Cartography: Introduction

I remember the first time I drew a map for a fantasy story. I began it in my ninth-grade English class, on the back of a handout about, among other things, “The Cask of Amontillado,” and I still have it. It’s not all that fabulous — for one thing, I apparently managed to provide myself with a river which runs from one coast to the other, straight through a range of mountains — but I had fun.

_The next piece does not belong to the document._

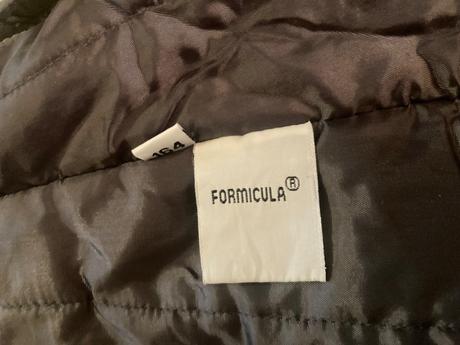 Lyžiarske nohavice - predané, 164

So I went on drawing maps, some more detailed than others, and along the way I learned some things. I got rather an unpleasant surprise, therefore, when I sold Doppelganger and pulled out the map to see if it might be a useful thing to put in the front of the book (redrawn by someone more artistically talented than I, of course), only to find that it was a bleeding, illogical mess. Apparently I’d drawn it before I started learning those helpful things about how landscapes work. I had to rework the entire thing, because a map would be a useful thing to include in a book where people spend much of their time traveling, but at the same time I had to make sure that all of the towns and the like stayed the same distances apart, because travel times mattered a lot. In short, it was a giant headache I hope never to repeat.

In the interests of perhaps saving at least one poor writerly soul from the trouble I gave myself, I’ve decided to post a series of essays on cartography. Let me define what I mean by that by defining what I don’t mean. I don’t mean the artistic aspect of it, or at least not at the moment; I don’t consider myself an artist, and many of my maps are executed more as functional scribbles than anything else. I also don’t mean the meaning of the map, i.e. how it relates to the people there (or, again, at least not at the moment). This series is at least going to begin as a discussion of how landscapes fit together. Where do you find rivers, mountains, bays, hills, and what shapes do they take? I’m far from an expert on geography or geology; I’ll admit that quite readily. Corrections to the information I post here, or additions that might be useful, are (as always) most welcome. This is just the stuff I’ve learned in my own research, for my own purposes, gathered together in one place (hell, as much for my use as anyone else’s).